Match ReviewsSuper Delfin

More interpromotional action!

Once again, we have the invaders in Liger & Samurai coming into Osaka Pro to take on the home team. For his partner on this go around, Delfin’s got his famed rival from the year before, Takehiro Murahama. As I’ve made clear on the blog before, both in this project and beyond, I’m a real sucker for rivals turned partners. Great trope in romance, great one in wrestling too.

This follows a very similar structure to the previous match in that it’s about as close to a southern tag as you can get. While I enjoy Murahama as an offensive force more than Mandaro in the last tag, I find that he’s just a little less endearing and charming. That’s not his fault, he’s following a guy who had eyes literally popping out of his mask. For a second, it almost looks like Delfin might become the face in peril–a role he hasn’t played at all in this project–but that quickly transitions back to Murahama being the one worked over.

Liger and Samurai might be even more petty and violent in this match than the last. There’s some hints at really focused leg work on Murahama. That goes away before the heat segment’s done, so I don’t mind too much that Murahama shrugs that off. The leg work isn’t even the most interesting thing Liger and Samurai do. It’s more of the persistent scraping of the eyes of their opponents that really makes them come across as vicious bullies.

I enjoy how Delfin utilizes his best strengths to maximize the drama in this match. I’ve said time and time again that Delfin’s a great hot tag and that comes in handy here. But his ability for working convincing miscommunication spots gets played for drama here instead of comedy. At one point, Murahama and Samurai collide with an accidental palm strike and there’s some real tension there over whether the hero’s history as enemies could end up costing them.

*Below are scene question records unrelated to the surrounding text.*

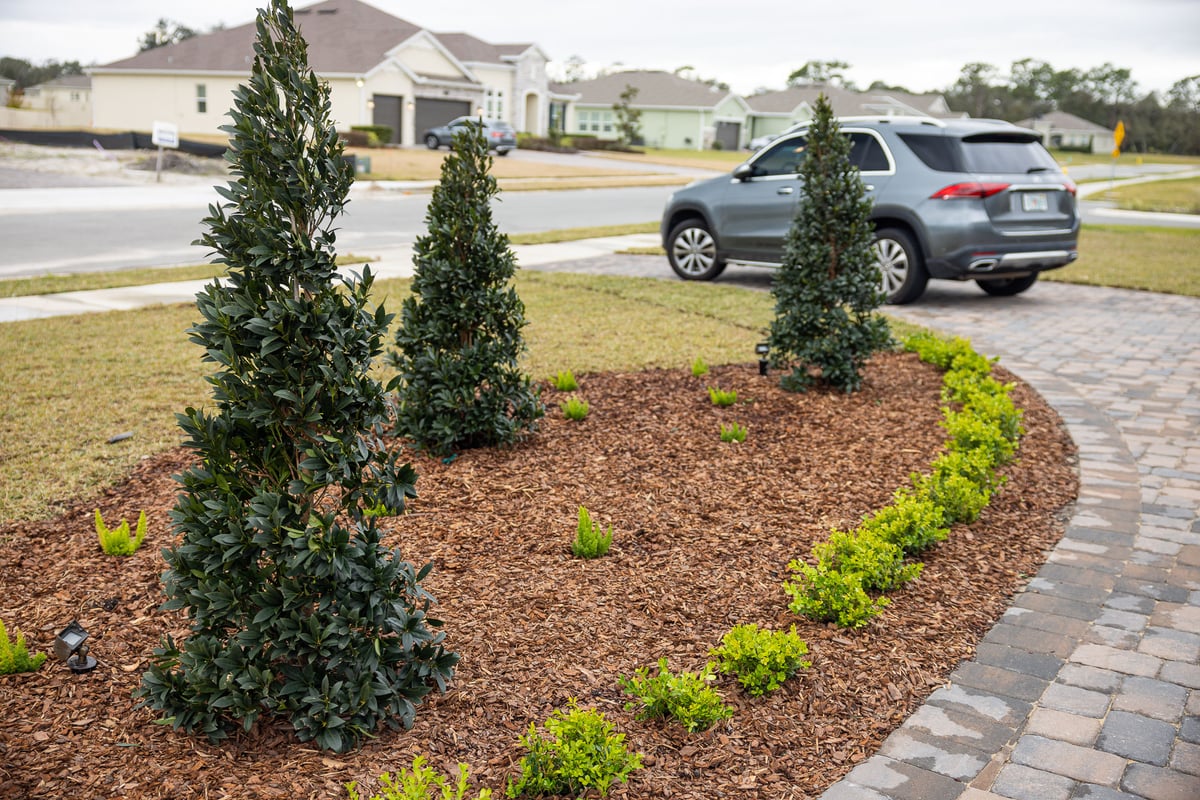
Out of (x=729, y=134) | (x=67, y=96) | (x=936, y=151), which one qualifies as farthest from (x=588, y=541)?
(x=67, y=96)

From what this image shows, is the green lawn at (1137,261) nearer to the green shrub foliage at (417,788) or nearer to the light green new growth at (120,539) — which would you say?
the light green new growth at (120,539)

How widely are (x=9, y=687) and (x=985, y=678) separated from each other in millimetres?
3223

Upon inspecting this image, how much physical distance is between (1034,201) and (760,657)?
9.02 meters

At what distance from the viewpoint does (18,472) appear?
5.34 metres

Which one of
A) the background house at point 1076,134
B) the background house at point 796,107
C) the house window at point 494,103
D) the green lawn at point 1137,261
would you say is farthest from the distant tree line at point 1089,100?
the green lawn at point 1137,261

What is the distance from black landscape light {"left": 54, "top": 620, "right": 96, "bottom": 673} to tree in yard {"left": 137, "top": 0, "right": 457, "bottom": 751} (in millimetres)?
466

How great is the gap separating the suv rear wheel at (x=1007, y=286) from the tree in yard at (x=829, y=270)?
20.2ft

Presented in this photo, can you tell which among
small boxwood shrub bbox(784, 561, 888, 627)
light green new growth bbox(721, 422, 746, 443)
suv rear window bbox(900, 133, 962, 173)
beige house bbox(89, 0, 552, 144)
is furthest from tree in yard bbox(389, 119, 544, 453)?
beige house bbox(89, 0, 552, 144)

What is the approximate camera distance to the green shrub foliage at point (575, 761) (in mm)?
2781

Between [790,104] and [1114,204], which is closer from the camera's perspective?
[1114,204]

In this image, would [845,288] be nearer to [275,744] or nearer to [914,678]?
[914,678]

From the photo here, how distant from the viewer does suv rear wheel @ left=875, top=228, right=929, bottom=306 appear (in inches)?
435

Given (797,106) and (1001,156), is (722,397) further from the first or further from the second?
(797,106)

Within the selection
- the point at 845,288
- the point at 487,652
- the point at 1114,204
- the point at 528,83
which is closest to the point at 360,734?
the point at 487,652
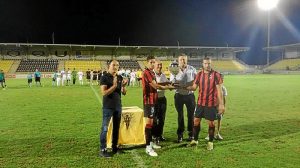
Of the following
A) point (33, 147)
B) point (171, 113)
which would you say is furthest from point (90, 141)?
point (171, 113)

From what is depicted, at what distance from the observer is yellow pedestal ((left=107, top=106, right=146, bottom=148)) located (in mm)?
7820

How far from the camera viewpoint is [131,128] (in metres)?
7.96

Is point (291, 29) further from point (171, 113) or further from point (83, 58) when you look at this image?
point (171, 113)

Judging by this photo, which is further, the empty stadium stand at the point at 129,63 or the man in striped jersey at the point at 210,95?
the empty stadium stand at the point at 129,63

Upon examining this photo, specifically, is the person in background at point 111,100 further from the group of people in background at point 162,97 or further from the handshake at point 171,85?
the handshake at point 171,85

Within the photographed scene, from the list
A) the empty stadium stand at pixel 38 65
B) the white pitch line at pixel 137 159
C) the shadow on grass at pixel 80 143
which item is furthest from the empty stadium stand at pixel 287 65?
the white pitch line at pixel 137 159

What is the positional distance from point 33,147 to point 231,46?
79935 millimetres

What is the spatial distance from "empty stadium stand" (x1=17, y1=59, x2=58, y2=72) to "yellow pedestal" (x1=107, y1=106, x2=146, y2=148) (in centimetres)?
5759

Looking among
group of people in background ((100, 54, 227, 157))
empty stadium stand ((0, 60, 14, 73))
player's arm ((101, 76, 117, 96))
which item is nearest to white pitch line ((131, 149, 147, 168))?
group of people in background ((100, 54, 227, 157))

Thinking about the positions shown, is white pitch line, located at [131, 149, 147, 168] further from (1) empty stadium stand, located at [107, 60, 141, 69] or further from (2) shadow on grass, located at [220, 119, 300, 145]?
(1) empty stadium stand, located at [107, 60, 141, 69]

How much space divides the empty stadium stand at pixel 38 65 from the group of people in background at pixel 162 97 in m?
57.7

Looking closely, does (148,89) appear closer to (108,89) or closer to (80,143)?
(108,89)

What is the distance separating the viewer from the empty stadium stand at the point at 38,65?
206ft

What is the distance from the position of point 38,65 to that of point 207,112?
202 feet
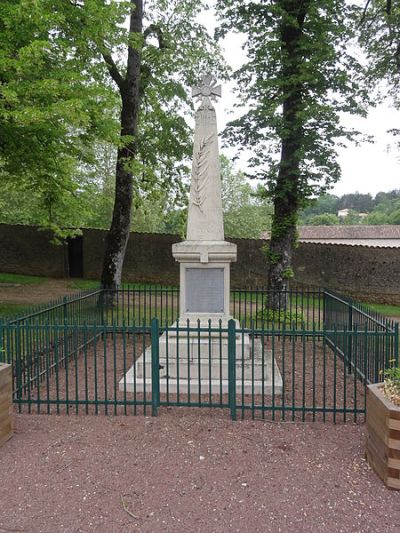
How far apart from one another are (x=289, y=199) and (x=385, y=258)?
6.96 meters

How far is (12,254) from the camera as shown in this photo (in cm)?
2097

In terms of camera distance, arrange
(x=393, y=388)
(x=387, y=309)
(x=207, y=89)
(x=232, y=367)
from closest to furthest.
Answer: (x=393, y=388) → (x=232, y=367) → (x=207, y=89) → (x=387, y=309)

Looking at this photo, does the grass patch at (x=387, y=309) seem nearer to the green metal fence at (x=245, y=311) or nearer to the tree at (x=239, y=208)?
the green metal fence at (x=245, y=311)

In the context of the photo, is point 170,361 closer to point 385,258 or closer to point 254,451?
point 254,451

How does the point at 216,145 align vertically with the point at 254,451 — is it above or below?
above

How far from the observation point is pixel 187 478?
140 inches

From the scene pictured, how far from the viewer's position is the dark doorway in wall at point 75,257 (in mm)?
20953

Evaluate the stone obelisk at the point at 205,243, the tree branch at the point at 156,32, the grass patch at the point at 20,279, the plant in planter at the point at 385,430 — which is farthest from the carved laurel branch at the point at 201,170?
the grass patch at the point at 20,279

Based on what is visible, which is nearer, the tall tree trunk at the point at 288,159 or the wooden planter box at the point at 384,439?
the wooden planter box at the point at 384,439

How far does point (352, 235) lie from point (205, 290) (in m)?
33.1

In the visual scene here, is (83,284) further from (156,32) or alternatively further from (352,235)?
(352,235)

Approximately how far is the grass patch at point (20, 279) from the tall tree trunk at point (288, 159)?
12.1 meters

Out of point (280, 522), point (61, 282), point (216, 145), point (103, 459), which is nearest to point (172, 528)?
point (280, 522)

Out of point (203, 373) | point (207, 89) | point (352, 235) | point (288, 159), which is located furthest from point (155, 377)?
point (352, 235)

I also think this is one of the better finishing stretches Delfin has. I think watching too much of him made me tire a bit of the standard nearfall stretch that we know well at this point. However, here, it feels justified. Even in 2000, Liger was an institution of junior heavyweight wrestling in Japan and when he kicks out of both the tornado DDT and Delfin’s palm strike, it feels entirely credible. It makes Delfin finally putting the guy away all the more impactful to know he had such a steep mountain to climb.